> [Stated task 1]:
Answer these questions using the excerpt on Apollo spacecraft separation:
(a) Which button on the control panel did the astronauts press to separate the Command and Service Module from the launch vehicle?
(b) On which flight were the SLA panels kept on the S-IVB?
(c) At about what angle did the hinges joining the moving panels to the fixed panels disengage?
> [Stated task 2]: Extend the excerpt on Apollo spacecraft separation, picking up after its final sentence.

##### Excerpted passage

Once in space, the astronauts pressed the 'CSM/LV Sep' button on the control panel to separate the Command and Service Module (CSM) from the launch vehicle. Detonating cord was ignited around the flange between the Service Module and SLA, and along the joints between the four SLA panels, releasing the Service Module and blowing apart the connections between the panels. Dual-redundant pyrotechnic thrusters at the lower end of the SLA panels then fired to rotate them around the hinges at 30-60 degrees per second.
On the Apollo 7 flight the SLA panels were retained on the S-IVB, but concerns about collision between the CSM and the SLA panels when docking with the Lunar Module led to a decision that the Saturn V launches would release the panels during the separation process. When they opened to an angle of approximately 45 degrees the hinges connecting the moving panels to the fixed panels disengaged, and springs pushed the panels away from the S-IVB at a velocity of around five miles per hour. Hence by the time the astronauts had rotated the Command/Service Module through one hundred and eighty degrees in preparation for docking, the panels were a safe distance away with no chance of a collision occurring.

##########
##### Provided data

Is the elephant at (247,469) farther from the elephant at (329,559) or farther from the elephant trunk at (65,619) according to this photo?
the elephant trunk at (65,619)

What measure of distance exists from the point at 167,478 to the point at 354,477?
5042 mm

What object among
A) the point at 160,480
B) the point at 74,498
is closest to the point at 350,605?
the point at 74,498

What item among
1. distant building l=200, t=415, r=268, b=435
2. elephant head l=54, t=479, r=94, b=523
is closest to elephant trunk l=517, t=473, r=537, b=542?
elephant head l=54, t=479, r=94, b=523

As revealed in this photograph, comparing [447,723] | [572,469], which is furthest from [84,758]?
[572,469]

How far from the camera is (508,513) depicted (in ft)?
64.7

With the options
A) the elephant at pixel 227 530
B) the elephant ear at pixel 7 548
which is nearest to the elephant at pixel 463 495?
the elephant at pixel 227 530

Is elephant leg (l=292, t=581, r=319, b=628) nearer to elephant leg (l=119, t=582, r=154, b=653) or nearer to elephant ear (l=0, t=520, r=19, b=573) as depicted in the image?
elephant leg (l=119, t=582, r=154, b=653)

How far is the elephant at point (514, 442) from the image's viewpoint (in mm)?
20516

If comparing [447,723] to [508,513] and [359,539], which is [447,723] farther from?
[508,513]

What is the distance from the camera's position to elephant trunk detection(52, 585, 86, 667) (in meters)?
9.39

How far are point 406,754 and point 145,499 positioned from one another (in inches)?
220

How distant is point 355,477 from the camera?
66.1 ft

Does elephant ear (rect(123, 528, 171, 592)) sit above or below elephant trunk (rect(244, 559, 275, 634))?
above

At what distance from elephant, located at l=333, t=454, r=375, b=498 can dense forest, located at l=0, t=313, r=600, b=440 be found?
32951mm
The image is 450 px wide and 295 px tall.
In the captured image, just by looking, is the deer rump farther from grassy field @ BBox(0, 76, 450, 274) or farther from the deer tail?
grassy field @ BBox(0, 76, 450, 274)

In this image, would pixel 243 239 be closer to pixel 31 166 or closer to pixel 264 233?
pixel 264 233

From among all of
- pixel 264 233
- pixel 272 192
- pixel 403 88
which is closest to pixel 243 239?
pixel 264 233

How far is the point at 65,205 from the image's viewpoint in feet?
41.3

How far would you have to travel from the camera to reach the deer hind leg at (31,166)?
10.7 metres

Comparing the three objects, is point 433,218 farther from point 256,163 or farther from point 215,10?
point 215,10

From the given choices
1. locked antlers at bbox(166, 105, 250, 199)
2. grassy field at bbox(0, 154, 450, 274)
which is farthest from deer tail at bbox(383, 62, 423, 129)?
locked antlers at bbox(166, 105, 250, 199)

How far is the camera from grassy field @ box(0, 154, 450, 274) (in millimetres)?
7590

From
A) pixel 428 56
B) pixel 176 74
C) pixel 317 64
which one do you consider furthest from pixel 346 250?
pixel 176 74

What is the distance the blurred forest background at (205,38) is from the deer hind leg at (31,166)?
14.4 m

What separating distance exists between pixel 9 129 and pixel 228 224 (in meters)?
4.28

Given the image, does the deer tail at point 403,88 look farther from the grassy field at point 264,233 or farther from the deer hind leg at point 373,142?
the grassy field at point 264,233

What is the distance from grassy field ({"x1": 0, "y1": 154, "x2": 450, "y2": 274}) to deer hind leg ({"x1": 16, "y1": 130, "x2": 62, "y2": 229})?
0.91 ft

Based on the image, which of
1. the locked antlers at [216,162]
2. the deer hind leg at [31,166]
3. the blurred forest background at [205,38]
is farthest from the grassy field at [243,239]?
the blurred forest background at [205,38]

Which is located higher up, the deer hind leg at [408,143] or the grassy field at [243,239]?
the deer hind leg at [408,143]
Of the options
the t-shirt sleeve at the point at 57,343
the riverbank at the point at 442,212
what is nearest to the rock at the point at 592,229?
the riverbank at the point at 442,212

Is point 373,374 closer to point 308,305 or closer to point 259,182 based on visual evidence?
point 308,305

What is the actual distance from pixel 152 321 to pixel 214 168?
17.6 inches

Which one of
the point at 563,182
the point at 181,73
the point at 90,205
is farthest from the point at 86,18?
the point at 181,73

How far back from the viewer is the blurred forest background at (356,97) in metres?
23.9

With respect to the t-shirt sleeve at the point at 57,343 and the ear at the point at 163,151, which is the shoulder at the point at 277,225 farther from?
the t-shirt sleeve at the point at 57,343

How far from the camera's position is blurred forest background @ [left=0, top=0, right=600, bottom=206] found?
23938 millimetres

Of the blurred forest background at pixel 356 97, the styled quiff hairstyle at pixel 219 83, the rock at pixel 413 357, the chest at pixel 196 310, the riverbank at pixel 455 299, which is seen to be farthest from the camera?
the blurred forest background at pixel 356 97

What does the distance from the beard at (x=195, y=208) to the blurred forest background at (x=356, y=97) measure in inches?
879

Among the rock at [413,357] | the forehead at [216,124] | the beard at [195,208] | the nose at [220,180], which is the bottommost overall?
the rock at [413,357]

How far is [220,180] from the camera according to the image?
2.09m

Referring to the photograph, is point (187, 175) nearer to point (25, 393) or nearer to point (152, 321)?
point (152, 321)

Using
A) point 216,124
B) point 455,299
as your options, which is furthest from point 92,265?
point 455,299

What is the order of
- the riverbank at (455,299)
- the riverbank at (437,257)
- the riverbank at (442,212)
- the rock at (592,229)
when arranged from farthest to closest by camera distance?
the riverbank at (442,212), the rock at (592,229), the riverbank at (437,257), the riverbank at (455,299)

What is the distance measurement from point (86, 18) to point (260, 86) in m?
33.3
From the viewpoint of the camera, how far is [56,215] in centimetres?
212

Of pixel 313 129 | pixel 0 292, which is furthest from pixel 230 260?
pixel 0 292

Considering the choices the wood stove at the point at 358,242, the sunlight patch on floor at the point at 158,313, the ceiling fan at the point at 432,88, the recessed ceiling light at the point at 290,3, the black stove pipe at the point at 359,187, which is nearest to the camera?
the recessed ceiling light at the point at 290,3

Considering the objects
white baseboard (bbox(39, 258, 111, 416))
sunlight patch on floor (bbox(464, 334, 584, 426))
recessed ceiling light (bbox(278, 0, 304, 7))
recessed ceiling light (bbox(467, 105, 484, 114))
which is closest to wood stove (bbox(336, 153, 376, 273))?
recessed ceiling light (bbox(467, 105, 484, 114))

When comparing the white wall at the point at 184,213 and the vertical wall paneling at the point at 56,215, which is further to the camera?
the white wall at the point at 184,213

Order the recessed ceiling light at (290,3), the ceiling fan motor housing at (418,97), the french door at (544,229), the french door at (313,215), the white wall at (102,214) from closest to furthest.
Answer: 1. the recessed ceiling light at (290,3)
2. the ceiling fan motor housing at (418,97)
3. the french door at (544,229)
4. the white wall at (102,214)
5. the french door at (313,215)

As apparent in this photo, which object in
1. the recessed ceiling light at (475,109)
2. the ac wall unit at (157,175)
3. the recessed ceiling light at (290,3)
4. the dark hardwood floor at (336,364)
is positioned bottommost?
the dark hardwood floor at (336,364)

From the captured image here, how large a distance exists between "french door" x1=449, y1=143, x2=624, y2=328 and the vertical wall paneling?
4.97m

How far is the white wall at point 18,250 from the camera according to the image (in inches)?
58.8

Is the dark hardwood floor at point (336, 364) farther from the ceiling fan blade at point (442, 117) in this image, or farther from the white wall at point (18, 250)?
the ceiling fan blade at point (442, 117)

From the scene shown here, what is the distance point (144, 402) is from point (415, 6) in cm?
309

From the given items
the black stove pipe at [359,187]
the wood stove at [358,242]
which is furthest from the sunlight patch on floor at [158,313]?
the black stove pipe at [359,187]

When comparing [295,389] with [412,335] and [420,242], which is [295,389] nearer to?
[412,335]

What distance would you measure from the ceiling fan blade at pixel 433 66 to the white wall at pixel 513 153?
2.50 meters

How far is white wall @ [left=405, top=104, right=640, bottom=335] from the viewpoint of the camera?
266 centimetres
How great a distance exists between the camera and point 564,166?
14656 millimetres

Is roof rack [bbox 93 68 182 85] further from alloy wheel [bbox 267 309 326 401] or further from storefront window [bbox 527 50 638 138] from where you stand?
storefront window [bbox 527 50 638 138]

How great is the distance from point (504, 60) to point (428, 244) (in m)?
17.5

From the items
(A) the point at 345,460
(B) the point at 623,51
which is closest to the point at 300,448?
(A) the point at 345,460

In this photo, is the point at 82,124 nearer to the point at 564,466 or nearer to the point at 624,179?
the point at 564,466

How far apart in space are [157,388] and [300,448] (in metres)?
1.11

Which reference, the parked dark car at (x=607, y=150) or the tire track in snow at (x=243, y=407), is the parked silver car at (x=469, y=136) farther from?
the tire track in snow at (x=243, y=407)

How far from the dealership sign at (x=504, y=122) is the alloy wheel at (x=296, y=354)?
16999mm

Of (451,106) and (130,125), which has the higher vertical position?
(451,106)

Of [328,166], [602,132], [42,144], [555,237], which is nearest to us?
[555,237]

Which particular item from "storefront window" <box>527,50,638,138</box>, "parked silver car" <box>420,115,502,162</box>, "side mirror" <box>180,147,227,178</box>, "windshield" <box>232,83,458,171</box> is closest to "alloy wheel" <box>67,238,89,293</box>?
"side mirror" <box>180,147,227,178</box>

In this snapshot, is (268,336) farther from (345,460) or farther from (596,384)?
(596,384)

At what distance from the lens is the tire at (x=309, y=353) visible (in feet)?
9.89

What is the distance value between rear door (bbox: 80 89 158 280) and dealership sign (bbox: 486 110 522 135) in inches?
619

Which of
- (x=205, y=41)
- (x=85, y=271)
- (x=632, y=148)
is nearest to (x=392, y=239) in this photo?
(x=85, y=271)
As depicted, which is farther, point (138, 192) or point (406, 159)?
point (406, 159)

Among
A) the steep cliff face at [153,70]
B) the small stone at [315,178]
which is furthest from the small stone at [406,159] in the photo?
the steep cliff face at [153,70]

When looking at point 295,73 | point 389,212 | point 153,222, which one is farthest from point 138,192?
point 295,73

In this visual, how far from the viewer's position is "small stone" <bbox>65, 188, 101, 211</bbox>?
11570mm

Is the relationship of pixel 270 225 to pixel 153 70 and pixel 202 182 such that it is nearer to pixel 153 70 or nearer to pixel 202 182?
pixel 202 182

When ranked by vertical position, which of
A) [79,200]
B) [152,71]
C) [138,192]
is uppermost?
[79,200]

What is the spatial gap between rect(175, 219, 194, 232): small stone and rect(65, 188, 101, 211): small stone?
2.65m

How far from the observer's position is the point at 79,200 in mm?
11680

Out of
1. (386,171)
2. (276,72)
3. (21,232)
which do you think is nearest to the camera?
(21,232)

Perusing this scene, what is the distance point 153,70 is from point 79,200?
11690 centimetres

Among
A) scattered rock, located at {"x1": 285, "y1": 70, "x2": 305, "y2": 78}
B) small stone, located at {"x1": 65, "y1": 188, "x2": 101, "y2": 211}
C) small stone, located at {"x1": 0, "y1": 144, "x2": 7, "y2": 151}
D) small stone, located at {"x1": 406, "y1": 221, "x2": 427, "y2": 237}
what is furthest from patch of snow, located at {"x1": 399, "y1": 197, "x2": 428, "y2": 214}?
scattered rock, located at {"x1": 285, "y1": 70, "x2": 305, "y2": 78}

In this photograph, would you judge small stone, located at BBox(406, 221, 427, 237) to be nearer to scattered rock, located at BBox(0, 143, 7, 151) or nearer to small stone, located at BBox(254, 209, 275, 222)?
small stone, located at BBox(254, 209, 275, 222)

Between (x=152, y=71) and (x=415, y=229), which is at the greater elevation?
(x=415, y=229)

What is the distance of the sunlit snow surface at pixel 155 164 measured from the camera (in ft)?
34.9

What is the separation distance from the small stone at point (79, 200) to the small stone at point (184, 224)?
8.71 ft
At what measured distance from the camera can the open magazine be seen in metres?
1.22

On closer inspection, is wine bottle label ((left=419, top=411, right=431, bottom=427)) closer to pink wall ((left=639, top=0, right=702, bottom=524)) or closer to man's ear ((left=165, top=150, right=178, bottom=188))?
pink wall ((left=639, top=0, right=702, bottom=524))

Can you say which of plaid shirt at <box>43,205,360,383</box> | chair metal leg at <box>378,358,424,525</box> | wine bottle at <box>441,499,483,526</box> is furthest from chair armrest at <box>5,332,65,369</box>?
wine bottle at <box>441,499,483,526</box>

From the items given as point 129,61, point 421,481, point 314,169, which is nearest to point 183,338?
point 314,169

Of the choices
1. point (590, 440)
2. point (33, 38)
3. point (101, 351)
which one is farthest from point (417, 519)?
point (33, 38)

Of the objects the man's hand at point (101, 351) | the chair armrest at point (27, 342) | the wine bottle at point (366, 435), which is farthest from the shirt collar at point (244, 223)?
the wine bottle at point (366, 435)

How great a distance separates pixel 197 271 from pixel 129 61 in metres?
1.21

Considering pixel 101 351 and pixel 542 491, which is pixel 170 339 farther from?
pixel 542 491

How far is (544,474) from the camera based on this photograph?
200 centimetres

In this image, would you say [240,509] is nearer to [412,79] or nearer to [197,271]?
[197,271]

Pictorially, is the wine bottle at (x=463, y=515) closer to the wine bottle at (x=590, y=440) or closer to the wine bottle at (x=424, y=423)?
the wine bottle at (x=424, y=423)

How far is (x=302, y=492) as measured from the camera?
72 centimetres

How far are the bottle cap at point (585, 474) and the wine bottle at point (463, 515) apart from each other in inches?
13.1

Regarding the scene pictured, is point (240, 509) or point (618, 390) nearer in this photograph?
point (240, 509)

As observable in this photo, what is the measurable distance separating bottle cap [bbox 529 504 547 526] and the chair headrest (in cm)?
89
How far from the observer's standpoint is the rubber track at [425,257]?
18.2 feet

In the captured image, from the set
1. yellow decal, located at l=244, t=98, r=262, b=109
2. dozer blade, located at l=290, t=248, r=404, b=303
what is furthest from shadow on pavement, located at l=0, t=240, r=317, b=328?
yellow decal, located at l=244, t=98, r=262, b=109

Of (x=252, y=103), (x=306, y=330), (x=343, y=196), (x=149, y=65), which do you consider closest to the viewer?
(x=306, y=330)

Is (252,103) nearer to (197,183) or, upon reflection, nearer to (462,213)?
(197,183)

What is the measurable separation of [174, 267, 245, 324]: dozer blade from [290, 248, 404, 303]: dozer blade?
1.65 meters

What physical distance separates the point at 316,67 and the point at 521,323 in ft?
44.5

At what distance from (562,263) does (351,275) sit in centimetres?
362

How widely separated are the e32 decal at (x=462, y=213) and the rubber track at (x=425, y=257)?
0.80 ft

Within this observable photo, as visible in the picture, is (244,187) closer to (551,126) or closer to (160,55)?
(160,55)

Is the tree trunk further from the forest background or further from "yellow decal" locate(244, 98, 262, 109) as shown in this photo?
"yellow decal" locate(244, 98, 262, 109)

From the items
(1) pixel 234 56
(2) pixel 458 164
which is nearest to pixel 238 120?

##########

> [Response 1]:
(a) The 'CSM/LV Sep' button.
(b) Apollo 7.
(c) Approximately 45 degrees.

> [Response 2]:
The Lunar Module was connected to the SLA at four points around the lower panels. After the astronauts docked the CSM to the LM, they blew charges to separate those connections and a guillotine severed the LM to Instrument Unit umbilical. After the charges fired, springs pushed the LM away from the S-IVB and the astronauts were free to continue their trip to the Moon.
Current locations of Command and Lunar Modules
Apollo 5 Lunar Module - Burned up in Earth's atmosphere
Apollo 9 Lunar Module Spider - Burned up in Earth's atmosphere
Apollo 10 Lunar Module Snoopy - Descent stage jettisoned, struck lunar surface, site unknown; ascent stage in heliocentric orbit
Apollo 13 Lunar Module Aquarius -Burned up in Earth's atmosphere
Note 1: The Service Modules for all Apollo spacecraft were jettisoned before earth re-entry, so all have burned up in the Earth's atmosphere.
Note 2: Lunar orbits are generally unstable, so spacecraft jettisoned in lunar orbit would eventually strike the Moon. However, the impact sites would be unknown.